CCA

This class represents an estimator which performs canonical correlation analysis using xcast.canonical_correlation_analysis.

X and Y principal component time series and loadings, as well as CCA time series and loadings (for both X and Y) are calculated using singular value decomposition and saved on the fitted CCA class as xarray.DataArrays for easy visualization / post processing.

cca = xc.CCA(
  xmodes=(1, 5), 
  ymodes=(1, 5), 
  ccamodes=(1,5), 
  crossvalidation_splits='auto',
  probability_method='error_variance', 
  latitude_weighting=None,
  search_override=(None, None, None)
):

like canonical_correlation_analysis, CCA by default performs a comprehensive search across the three-dimensional space defined by the xmodes, ymodes, and ccamodes arguments, where each represents the minimum and maximum number of X-PCA/Y-PCA/CCA modes to retain, respectively.

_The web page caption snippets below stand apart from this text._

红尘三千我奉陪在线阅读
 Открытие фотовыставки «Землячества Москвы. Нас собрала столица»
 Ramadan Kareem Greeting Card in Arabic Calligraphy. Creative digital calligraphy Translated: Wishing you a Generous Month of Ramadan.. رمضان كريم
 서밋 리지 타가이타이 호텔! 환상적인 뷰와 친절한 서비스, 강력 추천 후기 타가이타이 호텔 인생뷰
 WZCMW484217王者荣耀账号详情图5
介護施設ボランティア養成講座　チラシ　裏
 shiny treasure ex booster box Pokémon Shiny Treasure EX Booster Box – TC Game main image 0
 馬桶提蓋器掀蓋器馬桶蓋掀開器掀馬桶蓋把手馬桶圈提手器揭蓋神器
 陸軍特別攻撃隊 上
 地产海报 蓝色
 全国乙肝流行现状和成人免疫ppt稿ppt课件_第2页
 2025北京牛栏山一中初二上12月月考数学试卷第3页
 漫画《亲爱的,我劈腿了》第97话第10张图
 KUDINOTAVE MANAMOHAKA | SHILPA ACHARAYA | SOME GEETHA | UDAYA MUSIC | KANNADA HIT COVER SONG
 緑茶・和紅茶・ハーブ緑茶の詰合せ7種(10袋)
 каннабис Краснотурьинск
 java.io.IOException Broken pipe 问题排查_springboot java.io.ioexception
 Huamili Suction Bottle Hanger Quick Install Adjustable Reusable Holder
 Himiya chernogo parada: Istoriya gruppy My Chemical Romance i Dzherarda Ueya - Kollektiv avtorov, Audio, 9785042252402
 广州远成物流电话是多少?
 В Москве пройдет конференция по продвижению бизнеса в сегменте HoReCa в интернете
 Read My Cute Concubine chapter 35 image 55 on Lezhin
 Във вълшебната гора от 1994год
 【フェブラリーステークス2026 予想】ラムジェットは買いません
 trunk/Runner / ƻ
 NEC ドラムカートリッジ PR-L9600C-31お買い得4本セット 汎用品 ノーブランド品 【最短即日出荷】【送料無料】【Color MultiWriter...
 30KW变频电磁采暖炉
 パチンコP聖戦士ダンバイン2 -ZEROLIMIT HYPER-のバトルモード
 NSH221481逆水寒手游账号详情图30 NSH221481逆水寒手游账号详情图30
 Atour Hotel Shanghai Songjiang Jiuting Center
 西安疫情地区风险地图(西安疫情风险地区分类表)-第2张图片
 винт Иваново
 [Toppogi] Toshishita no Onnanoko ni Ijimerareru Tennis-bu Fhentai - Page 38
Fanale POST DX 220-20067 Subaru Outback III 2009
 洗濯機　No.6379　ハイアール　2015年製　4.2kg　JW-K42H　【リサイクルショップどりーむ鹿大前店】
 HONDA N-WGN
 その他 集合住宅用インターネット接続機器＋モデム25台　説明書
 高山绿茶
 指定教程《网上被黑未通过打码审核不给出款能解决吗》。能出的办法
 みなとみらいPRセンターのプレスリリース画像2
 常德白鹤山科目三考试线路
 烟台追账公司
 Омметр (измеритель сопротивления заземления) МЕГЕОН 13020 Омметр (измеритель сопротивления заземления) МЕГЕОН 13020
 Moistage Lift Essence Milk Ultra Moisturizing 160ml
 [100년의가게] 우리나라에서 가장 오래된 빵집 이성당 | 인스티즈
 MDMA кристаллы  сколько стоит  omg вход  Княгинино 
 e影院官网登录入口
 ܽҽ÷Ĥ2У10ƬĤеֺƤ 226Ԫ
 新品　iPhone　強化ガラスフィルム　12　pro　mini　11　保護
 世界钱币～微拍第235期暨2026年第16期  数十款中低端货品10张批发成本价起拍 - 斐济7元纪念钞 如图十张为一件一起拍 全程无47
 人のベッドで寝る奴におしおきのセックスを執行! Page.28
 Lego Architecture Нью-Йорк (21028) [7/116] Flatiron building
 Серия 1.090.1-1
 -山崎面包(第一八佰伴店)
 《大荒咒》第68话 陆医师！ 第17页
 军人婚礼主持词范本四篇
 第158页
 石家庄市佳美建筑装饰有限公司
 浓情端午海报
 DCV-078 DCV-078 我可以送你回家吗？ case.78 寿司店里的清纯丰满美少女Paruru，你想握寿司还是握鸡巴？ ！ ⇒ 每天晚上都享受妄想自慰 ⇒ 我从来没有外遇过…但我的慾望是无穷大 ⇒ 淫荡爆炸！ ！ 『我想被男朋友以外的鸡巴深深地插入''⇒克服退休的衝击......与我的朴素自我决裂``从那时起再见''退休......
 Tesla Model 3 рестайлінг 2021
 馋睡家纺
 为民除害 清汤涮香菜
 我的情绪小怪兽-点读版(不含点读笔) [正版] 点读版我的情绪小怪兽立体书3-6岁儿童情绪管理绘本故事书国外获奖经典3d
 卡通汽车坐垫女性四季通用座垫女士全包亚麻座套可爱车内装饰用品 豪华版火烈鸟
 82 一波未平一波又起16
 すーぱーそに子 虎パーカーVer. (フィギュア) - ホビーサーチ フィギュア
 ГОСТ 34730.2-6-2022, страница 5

If you want to explicitly pass the number of X-EOFs (PCs), Y-EOFS (PCs) and CC-Modes to retain, use the search_override argument, representing (X-Modes, Y-Modes, CCA-Modes) as a tuple of integers. Note that this must satisfy the condition CCA-Modes <= min(X-Modes, Y-Modes) otherwise you’ll get an assertion error. Read up on CCA for the mathematical justification of this condition.

Once instantiated, you need to fit cca on two numpy-arrays, x, and y:

cca.fit(x, y) 

After fitting, the principal component and CCA scores, loadings, and singular values will be available as NumPy arrays as attributes on the cca object, named as follows:

y_eof_scores           = cca.y_eof_scores             # PC time series for y
y_eof_loadings         = cca.y_eof_loadings           # EOFs/PC loadings for y
y_pct_variances        = cca.y_variance_explained     # Percent Variance explained by each CCA mode for y
y_pct_variances        = cca.y_variance_explained     # Percent Variance explained by each CCA mode for X
x_eof_scores           = cca.x_eof_scores             # PC time series for x
x_eof_loadings         = cca.x_eof_loadings           # EOFs/PC loadings for x
x_cca_loadings         = cca.x_cca_loadings           # CCA coefficients for the X PC time-series projected back onto the x-eof loadings 
x_cca_scores           = cca.x_cca_scores             # Time-series of CCA scores associated with X 
y_cca_loadings         = cca.y_cca_loadings           # CCA coefficients for the Y PC time-series projected back onto the y-eof loadings
y_cca_scores           = cca.y_cca_scores             # Time-series of CCA scores associated with Y
canonical_correlations = cca.canonical_correlations   # CCA values - canonical correlation between time series for each mode

you can then also make deterministic and probabilistic predictions for new data like X (X1, maybe) as follows:

deterministic_preds = cca.predict(X1)
tercile_probabilities = cca.predict_proba(X1) 
nonexceedance_30thquantile = cca.predict_proba(X1, quantile=0.3) 

Pro Tip: if the standard deviation of any gridpoint in any cross validation window in Y is too close to zero, an assertionerror will be thrown. to prevent this, first apply a drymask to your data.